• [Aim of the task] Print the stretch of records from the line containing "Please identify, from" through the line containing "3.65 metres", including both of those lines, reproducing each line verbatim.

• [Data in this exercise]
- - - - -
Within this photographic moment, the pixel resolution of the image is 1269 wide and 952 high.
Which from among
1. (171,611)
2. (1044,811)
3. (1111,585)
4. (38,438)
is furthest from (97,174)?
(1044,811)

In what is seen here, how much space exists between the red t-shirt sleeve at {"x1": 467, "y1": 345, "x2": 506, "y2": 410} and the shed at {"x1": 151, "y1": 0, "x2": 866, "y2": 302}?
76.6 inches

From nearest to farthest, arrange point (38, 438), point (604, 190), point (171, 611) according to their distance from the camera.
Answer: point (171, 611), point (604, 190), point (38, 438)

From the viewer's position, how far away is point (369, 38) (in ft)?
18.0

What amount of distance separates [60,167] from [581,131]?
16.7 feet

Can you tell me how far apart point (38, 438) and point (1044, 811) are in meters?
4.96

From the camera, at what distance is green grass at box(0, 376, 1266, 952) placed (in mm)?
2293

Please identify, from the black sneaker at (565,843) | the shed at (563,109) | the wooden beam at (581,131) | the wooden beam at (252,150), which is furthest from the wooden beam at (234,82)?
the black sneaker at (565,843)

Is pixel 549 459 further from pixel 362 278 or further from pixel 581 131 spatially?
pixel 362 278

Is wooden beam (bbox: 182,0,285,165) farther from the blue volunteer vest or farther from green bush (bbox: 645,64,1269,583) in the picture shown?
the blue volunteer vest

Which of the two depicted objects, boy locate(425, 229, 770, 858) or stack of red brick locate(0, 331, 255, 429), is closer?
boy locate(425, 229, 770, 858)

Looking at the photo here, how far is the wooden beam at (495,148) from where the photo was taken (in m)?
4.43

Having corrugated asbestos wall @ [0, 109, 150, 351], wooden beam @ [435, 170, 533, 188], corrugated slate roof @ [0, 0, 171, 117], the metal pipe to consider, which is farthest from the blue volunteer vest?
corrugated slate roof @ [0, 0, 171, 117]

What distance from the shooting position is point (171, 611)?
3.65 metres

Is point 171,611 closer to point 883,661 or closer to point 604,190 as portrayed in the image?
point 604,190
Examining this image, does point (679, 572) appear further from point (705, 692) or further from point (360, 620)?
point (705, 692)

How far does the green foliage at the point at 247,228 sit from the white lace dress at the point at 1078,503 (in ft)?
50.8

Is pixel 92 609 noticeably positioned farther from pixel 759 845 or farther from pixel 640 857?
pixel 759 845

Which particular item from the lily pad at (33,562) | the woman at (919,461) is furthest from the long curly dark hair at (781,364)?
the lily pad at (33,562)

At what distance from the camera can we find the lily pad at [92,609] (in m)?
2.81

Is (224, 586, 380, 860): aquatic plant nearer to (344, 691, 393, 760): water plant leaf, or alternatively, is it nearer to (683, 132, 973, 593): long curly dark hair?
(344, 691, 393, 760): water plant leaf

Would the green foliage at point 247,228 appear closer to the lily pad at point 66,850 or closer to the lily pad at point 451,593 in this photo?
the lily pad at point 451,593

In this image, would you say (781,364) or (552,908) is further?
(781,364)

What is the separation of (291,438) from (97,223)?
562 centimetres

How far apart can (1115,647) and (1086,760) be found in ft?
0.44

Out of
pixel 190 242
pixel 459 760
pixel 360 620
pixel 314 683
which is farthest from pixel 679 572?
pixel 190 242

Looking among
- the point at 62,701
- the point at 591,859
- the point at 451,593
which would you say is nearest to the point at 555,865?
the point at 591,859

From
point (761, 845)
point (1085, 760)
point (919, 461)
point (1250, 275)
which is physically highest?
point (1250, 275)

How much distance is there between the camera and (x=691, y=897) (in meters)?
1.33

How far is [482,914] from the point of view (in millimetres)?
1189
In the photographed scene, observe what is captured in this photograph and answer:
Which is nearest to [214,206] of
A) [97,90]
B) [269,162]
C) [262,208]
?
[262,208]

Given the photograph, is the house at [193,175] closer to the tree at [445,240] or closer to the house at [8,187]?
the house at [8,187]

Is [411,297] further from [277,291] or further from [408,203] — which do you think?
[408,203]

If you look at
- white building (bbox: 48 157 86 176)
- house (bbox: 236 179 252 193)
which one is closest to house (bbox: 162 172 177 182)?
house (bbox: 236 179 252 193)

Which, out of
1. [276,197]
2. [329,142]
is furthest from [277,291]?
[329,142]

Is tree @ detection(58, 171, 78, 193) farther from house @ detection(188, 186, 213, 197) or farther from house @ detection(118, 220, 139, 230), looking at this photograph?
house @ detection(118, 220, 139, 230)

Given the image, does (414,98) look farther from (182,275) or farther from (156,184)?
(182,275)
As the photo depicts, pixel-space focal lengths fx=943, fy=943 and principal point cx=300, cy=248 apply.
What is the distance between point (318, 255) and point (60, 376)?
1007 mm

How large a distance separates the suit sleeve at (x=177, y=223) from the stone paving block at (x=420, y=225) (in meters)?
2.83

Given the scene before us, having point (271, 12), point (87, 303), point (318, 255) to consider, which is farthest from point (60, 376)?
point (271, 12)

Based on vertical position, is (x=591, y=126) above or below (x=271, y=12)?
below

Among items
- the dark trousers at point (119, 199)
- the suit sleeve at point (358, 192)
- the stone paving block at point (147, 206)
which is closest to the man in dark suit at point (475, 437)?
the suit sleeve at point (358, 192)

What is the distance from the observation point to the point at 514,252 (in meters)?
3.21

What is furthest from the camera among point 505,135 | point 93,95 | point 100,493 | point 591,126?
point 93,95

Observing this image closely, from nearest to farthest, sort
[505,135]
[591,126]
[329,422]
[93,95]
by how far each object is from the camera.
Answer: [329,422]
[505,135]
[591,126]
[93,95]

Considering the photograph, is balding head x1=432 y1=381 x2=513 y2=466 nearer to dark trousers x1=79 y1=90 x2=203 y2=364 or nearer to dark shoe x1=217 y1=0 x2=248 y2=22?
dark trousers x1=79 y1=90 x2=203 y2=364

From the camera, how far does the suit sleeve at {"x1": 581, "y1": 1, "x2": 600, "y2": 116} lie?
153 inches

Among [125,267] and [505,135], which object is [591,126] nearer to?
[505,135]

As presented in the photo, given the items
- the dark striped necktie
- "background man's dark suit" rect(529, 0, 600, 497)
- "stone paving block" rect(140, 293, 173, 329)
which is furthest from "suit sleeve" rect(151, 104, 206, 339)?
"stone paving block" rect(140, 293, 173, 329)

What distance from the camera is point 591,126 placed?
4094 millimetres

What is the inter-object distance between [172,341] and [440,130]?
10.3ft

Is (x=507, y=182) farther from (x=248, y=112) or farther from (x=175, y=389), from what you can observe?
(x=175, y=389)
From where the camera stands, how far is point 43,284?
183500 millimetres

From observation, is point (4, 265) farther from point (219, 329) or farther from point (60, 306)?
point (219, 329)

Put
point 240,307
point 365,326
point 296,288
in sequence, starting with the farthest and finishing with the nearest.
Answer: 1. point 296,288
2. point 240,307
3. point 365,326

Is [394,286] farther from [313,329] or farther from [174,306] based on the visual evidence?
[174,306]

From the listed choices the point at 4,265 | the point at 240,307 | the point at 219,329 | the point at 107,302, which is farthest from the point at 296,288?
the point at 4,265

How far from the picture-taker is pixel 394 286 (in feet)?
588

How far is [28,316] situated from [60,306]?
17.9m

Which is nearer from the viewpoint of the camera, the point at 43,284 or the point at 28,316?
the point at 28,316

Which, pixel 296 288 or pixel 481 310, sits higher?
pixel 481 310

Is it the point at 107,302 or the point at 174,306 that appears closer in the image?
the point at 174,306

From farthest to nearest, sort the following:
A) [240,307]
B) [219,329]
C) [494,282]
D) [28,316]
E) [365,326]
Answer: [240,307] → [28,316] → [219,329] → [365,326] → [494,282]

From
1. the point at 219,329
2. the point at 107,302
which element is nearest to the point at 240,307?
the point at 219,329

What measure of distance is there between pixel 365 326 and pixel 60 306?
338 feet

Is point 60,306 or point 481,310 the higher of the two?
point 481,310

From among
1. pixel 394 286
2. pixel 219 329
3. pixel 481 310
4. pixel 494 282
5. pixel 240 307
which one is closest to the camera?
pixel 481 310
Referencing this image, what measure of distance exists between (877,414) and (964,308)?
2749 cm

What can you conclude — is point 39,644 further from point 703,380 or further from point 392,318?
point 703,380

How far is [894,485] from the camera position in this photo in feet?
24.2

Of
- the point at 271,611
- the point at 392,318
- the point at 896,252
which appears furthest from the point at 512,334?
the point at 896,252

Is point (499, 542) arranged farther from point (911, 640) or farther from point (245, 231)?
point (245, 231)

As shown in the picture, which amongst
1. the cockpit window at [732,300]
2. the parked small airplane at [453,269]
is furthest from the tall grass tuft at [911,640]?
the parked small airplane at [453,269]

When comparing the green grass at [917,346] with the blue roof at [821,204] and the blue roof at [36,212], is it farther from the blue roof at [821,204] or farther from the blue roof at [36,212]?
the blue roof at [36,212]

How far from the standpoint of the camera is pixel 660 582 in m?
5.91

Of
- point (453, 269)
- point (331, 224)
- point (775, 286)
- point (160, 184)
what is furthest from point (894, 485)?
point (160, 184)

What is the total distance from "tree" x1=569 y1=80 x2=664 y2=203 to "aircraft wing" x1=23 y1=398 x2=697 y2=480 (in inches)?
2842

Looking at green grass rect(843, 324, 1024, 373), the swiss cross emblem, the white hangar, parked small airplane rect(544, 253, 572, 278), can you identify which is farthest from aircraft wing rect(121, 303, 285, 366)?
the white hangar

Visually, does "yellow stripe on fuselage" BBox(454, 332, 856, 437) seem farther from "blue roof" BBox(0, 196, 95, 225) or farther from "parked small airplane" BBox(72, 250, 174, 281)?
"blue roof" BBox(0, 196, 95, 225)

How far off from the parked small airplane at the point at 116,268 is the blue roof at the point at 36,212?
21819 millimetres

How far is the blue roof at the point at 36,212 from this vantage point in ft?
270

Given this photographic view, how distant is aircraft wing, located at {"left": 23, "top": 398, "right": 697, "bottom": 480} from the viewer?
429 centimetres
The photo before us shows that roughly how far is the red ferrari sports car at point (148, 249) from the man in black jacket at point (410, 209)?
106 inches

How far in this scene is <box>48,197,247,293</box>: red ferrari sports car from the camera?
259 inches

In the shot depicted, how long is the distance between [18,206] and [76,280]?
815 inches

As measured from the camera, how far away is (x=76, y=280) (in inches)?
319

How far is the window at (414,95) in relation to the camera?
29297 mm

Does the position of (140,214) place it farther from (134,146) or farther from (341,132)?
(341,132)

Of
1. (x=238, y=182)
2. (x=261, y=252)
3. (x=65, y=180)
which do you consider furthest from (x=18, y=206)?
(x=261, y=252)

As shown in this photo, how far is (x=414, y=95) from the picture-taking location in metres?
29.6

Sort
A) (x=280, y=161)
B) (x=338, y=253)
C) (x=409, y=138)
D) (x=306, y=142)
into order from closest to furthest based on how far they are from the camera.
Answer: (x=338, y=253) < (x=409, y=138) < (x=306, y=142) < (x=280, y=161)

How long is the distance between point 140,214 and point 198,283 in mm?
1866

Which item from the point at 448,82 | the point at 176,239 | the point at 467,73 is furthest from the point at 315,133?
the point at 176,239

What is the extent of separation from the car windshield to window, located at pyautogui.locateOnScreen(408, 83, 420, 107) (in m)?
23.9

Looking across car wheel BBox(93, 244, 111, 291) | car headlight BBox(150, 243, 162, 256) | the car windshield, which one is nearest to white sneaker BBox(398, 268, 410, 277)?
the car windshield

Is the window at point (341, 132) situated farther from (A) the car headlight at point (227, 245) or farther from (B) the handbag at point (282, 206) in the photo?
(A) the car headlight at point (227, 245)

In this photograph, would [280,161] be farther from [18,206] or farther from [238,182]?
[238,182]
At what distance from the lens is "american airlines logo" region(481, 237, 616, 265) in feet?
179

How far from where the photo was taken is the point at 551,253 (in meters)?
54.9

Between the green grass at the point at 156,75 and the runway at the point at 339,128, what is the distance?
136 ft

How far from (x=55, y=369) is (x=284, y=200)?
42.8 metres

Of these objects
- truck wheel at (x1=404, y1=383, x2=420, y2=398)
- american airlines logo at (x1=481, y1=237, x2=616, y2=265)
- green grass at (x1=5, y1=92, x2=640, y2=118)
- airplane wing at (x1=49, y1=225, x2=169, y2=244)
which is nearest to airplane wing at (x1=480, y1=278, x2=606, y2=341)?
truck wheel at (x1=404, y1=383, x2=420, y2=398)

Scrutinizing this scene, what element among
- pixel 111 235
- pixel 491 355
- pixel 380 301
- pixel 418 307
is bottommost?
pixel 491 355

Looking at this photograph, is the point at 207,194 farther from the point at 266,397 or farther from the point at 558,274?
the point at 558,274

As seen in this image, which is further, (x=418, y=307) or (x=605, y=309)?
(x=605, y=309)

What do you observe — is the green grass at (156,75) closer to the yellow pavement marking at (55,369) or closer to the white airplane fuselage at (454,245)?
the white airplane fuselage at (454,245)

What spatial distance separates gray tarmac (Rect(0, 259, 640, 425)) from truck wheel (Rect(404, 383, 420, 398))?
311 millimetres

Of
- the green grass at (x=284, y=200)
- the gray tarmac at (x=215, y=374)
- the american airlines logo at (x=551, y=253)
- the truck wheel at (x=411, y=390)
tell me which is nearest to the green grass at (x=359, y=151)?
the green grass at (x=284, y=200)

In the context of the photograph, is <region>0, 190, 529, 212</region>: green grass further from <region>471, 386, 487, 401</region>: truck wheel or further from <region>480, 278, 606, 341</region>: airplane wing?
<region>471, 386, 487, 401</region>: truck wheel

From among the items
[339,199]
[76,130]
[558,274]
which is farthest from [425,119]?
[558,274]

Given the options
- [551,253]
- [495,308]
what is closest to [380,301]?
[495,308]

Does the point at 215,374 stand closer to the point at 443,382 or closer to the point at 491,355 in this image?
- - - - -
• [Finished exercise]
Please identify, from the black sneaker at (565,843) | the shed at (563,109) | the wooden beam at (581,131) | the wooden beam at (252,150), which is furthest from the wooden beam at (234,82)?
the black sneaker at (565,843)

Is pixel 549 459 further from pixel 362 278 or further from pixel 581 131 spatially?
pixel 362 278

Is wooden beam (bbox: 182,0,285,165) farther from the blue volunteer vest or farther from green bush (bbox: 645,64,1269,583) in the picture shown?
the blue volunteer vest

Which of the two depicted objects, boy locate(425, 229, 770, 858) or stack of red brick locate(0, 331, 255, 429), is closer?
boy locate(425, 229, 770, 858)

Looking at the photo here, how far is the wooden beam at (495,148) from where the photo was taken (in m)?
4.43

Having corrugated asbestos wall @ [0, 109, 150, 351], wooden beam @ [435, 170, 533, 188], corrugated slate roof @ [0, 0, 171, 117], the metal pipe to consider, which is farthest from the blue volunteer vest?
corrugated slate roof @ [0, 0, 171, 117]

What distance from the shooting position is point (171, 611)?
3.65 metres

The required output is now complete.